WORK ORDER ▸
Copy out every line of the material below with "hot tub" replaced by "spa" and nothing else changed. Leave the pictures out of your answer.

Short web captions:
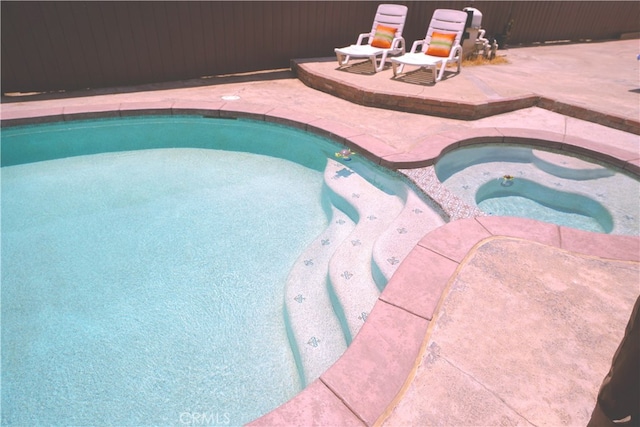 8937 Palmetto Ave, Fontana, CA 92335 - view of swimming pool with a patio and an in-ground hot tub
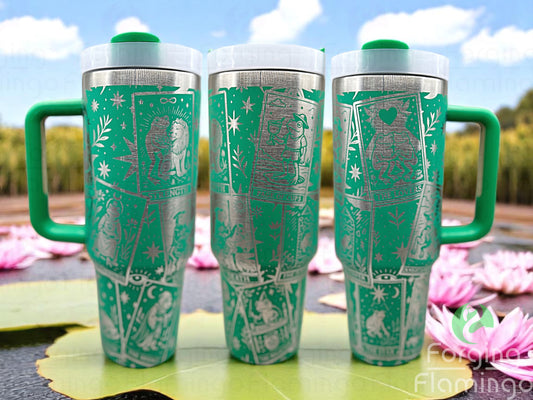 Three green laser-engraved tumblers featuring a seamless Frog Tarot card design, displayed outdoors on lily pads with pink lotus flowers and a bright blue sky in the background.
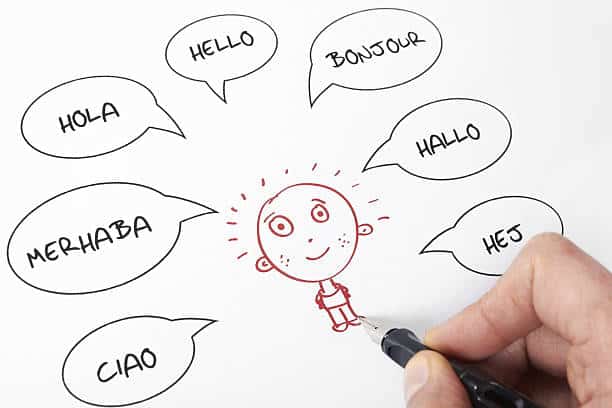 Drawing of a smiling person surrounded by speech bubbles with hello in various languages, emphasizing multilingual greetings.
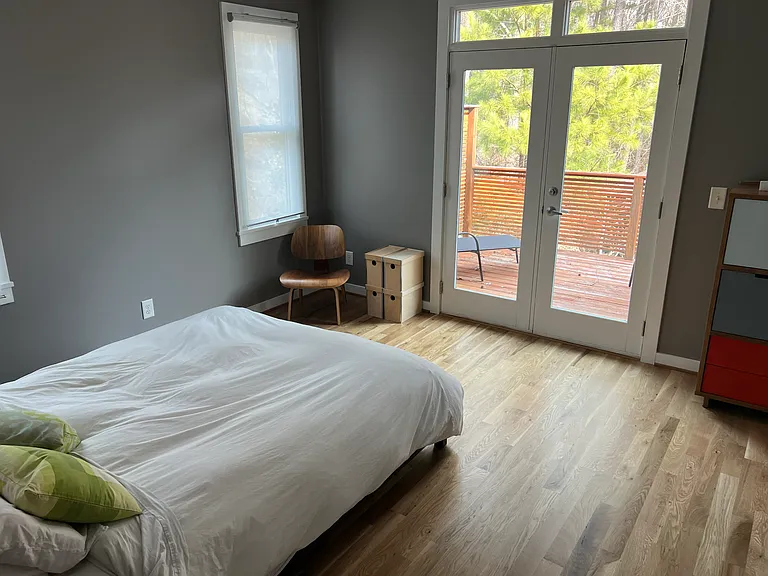 Master bedoom. Upstairs, with walkout to balcony/deck. Furniture included in rental.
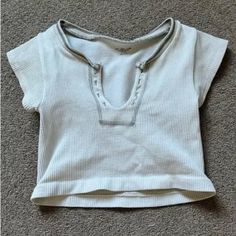 This Top Is Like Brand New, And Doesn’t Have Any Stains Or Anything. It’s A Size M/L, But Since It’s Been Washed It Fits Like A Size Small In My Opinion. It Fits Me And I’m 5’5, About 120 Lbs. Urban Outfitters White V-neck Tops, Urban Outfitters White Short Sleeve Crop Top, White Short Sleeve Crop Top By Urban Outfitters, Fitted White Top From Urban Outfitters, Fitted White Top By Urban Outfitters, White Stretch Top By Urban Outfitters, Trendy White Tops From Urban Outfitters, Urban Outfitters Trendy White Tops, Casual White Urban Outfitters Crop Top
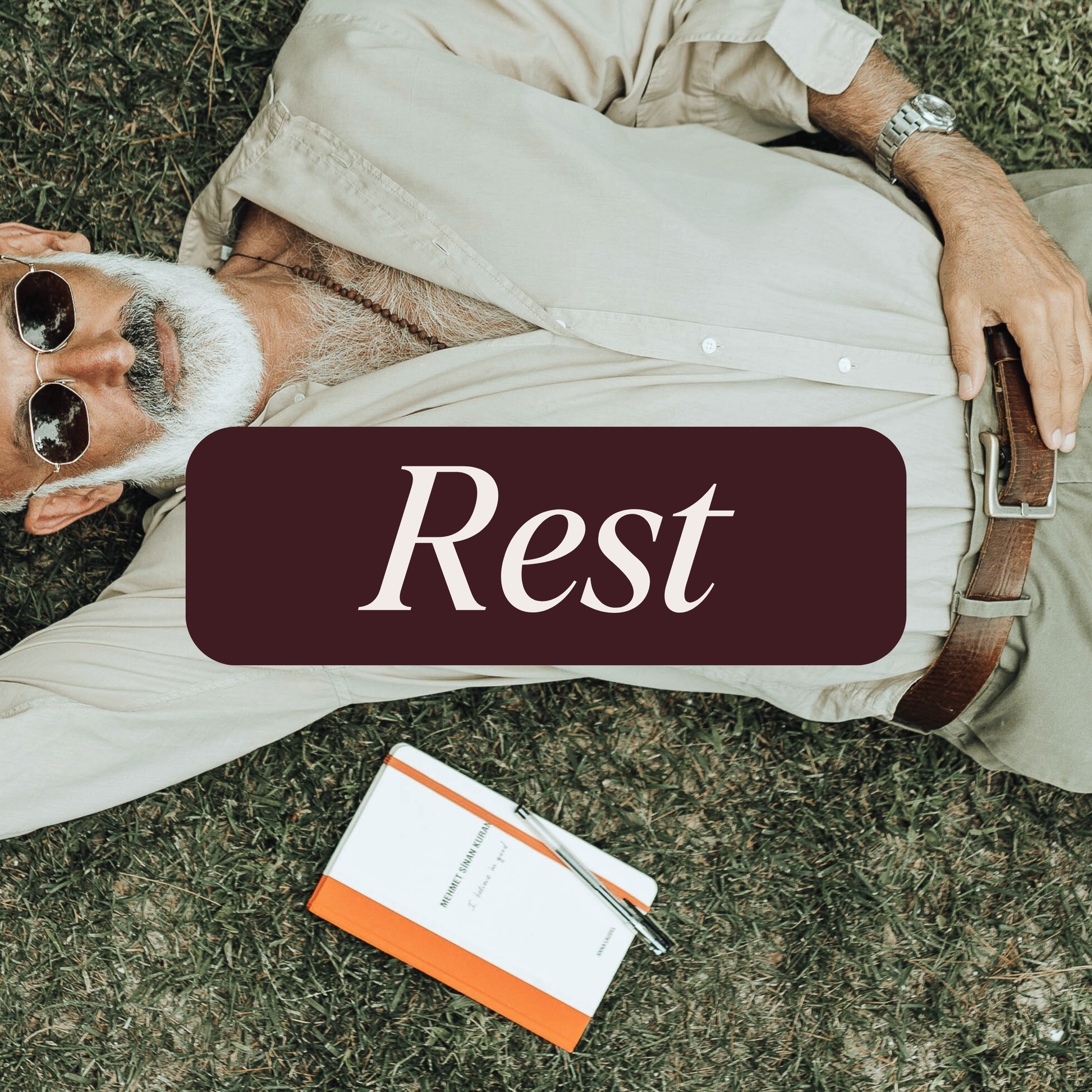 Man lying down next to a notebook. Purple banner with the word 'Rest' in white lettering.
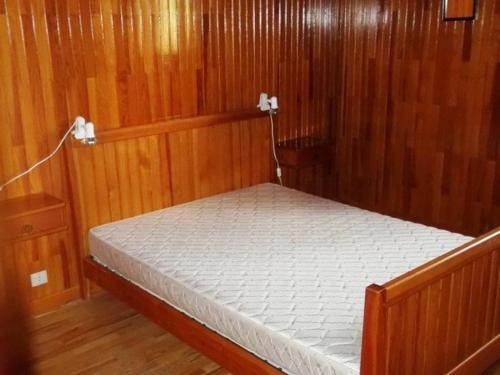 Una cama en una habitación con paredes revestidas de madera. en Appartement 3 pièces, 8 pers - Proche commerces et pistes à Orcières Merlette - FR-1-262-147, en Les Estaris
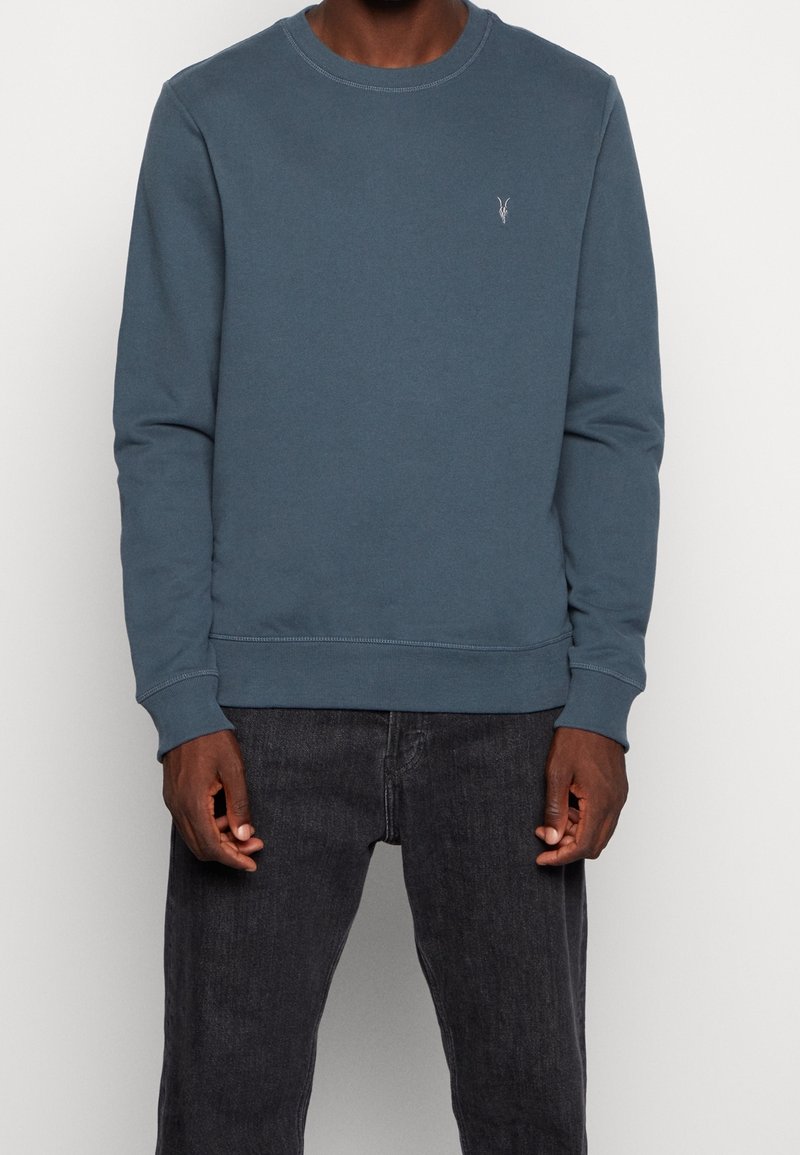 Homme portant un sweat-shirt bleu à manches longues avec un petit logo blanc sur la poitrine et un jean noir, debout devant un fond blanc uni.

RESPONSE TO THE EXERCISE ▸
 8937 Palmetto Ave, Fontana, CA 92335 - view of swimming pool with a patio and an in-ground spa
 Three green laser-engraved tumblers featuring a seamless Frog Tarot card design, displayed outdoors on lily pads with pink lotus flowers and a bright blue sky in the background.
 Drawing of a smiling person surrounded by speech bubbles with hello in various languages, emphasizing multilingual greetings.
 Master bedoom. Upstairs, with walkout to balcony/deck. Furniture included in rental.
 This Top Is Like Brand New, And Doesn’t Have Any Stains Or Anything. It’s A Size M/L, But Since It’s Been Washed It Fits Like A Size Small In My Opinion. It Fits Me And I’m 5’5, About 120 Lbs. Urban Outfitters White V-neck Tops, Urban Outfitters White Short Sleeve Crop Top, White Short Sleeve Crop Top By Urban Outfitters, Fitted White Top From Urban Outfitters, Fitted White Top By Urban Outfitters, White Stretch Top By Urban Outfitters, Trendy White Tops From Urban Outfitters, Urban Outfitters Trendy White Tops, Casual White Urban Outfitters Crop Top
 Man lying down next to a notebook. Purple banner with the word 'Rest' in white lettering.
 Una cama en una habitación con paredes revestidas de madera. en Appartement 3 pièces, 8 pers - Proche commerces et pistes à Orcières Merlette - FR-1-262-147, en Les Estaris
 Homme portant un sweat-shirt bleu à manches longues avec un petit logo blanc sur la poitrine et un jean noir, debout devant un fond blanc uni.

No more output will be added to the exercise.